Document excerpt >>
>> begin
Use cases and auditing content

Before you can start creating or structuring content for your website, you must identify what content is needed.

Use cases

Your website’s use cases are a list of reasons your different audiences might visit your website. By identifying what information they are looking for, you can better create content to meet their needs.

What are use cases?

Your target audiences will land on your webpages seeking certain information. They might have searched for this information via a search engine, clicked through from an email or been signposted by a member of staff. The information they are hoping to find is what we mean by a ‘use case’.

Imagine you were putting together a new website about how to finance an undergraduate degree at Queen Mary. Thinking about the audience you hope to target, what use cases will you need to cater to? It’s useful to write these out in the format of “I want to…”. For example -

  • I want to learn what financial support is available for me at Queen Mary.
  • I want to know who’s eligible for what financial support.
  • I want to know if there are scholarships.

Just like in identifying your audiences, it’s important to be as specific and granular as possible. It’s worth noting each of the audiences you have identified will have slightly different use cases. They are different sorts of people, so their questions and needs will be different. 

Activity steps

  1. Ask members of your team to list as many use cases as they can think of for each of your website’s target audiences. People might like time to think about this, so rather than confine the entire activity to a single meeting, we would suggest you give people a few days to action this.
  2. Once everybody has had a chance to list their use cases, meet to discuss what people have noted. It is a good idea to prioritise the use cases within each target audience, and then use these priorities when it comes to creating content and thinking about the order in which content is displayed on your webpages.
>> end
Stored data >>
>> begin
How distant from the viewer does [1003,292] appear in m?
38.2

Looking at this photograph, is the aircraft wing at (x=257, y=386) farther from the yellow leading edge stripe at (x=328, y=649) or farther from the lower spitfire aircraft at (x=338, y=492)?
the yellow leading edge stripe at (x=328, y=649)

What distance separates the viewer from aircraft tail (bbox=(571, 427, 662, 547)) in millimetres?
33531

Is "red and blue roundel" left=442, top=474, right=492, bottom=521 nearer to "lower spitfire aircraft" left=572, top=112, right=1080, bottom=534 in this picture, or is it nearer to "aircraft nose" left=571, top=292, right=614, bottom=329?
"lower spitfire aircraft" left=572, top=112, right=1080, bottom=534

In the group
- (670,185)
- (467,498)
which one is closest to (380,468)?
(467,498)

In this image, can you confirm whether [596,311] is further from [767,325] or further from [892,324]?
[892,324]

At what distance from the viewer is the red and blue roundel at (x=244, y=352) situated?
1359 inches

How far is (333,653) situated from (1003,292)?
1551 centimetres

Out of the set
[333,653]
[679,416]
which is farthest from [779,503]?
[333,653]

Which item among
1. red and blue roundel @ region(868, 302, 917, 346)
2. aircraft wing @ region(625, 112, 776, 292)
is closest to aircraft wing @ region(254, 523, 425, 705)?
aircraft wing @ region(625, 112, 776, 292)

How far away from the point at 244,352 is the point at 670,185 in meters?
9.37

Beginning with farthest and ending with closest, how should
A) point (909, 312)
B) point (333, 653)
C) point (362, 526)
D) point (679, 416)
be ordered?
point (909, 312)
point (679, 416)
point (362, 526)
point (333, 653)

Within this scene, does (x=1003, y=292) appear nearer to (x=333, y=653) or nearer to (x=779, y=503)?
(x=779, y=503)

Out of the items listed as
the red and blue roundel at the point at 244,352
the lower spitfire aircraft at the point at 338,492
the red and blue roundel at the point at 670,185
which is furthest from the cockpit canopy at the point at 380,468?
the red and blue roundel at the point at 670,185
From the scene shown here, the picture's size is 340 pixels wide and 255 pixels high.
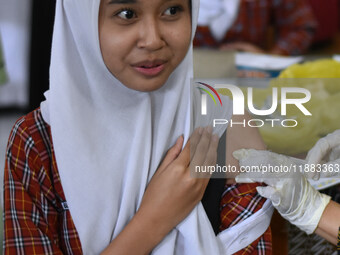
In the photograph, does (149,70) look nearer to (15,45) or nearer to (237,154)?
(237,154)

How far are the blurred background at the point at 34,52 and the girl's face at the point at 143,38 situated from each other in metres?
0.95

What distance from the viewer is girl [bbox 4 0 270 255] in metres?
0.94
>> end
>> begin
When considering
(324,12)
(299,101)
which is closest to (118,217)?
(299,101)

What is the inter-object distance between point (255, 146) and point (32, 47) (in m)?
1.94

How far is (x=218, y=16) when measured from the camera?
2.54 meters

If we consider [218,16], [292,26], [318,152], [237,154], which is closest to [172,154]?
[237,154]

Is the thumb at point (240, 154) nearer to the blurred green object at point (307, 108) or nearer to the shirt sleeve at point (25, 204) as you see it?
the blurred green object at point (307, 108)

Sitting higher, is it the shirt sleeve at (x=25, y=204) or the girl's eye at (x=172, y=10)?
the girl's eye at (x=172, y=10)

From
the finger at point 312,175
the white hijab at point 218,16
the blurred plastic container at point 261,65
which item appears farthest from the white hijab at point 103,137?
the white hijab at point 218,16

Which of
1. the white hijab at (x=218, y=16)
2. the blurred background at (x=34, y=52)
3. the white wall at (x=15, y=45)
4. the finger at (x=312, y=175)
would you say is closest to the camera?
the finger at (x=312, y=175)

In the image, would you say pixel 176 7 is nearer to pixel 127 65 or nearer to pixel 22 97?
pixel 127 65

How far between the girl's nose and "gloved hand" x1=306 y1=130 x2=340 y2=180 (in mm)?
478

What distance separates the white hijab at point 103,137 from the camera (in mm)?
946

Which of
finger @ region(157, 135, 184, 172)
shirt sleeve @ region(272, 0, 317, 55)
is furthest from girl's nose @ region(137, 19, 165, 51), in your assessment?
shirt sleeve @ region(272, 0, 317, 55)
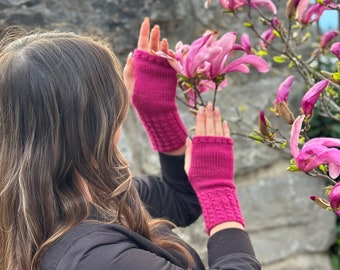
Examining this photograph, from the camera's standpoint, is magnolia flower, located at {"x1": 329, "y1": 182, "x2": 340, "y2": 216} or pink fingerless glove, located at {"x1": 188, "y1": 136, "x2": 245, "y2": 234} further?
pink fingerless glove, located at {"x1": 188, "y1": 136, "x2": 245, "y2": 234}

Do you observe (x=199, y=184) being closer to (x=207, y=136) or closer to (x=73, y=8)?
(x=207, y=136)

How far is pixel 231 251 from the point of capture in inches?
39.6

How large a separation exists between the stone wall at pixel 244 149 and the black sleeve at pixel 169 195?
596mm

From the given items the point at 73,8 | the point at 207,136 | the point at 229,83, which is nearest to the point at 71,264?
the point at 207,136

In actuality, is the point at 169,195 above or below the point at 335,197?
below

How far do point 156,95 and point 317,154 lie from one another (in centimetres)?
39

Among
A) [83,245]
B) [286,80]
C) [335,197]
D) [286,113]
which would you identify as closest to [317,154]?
>> end
Reproduce the part of the use cases text starting with "Your website’s use" and going on through "a ‘use case’.".

Written solution >>
Your website’s use cases are a list of reasons your different audiences might visit your website. By identifying what information they are looking for, you can better create content to meet their needs.

What are use cases?

Your target audiences will land on your webpages seeking certain information. They might have searched for this information via a search engine, clicked through from an email or been signposted by a member of staff. The information they are hoping to find is what we mean by a ‘use case’.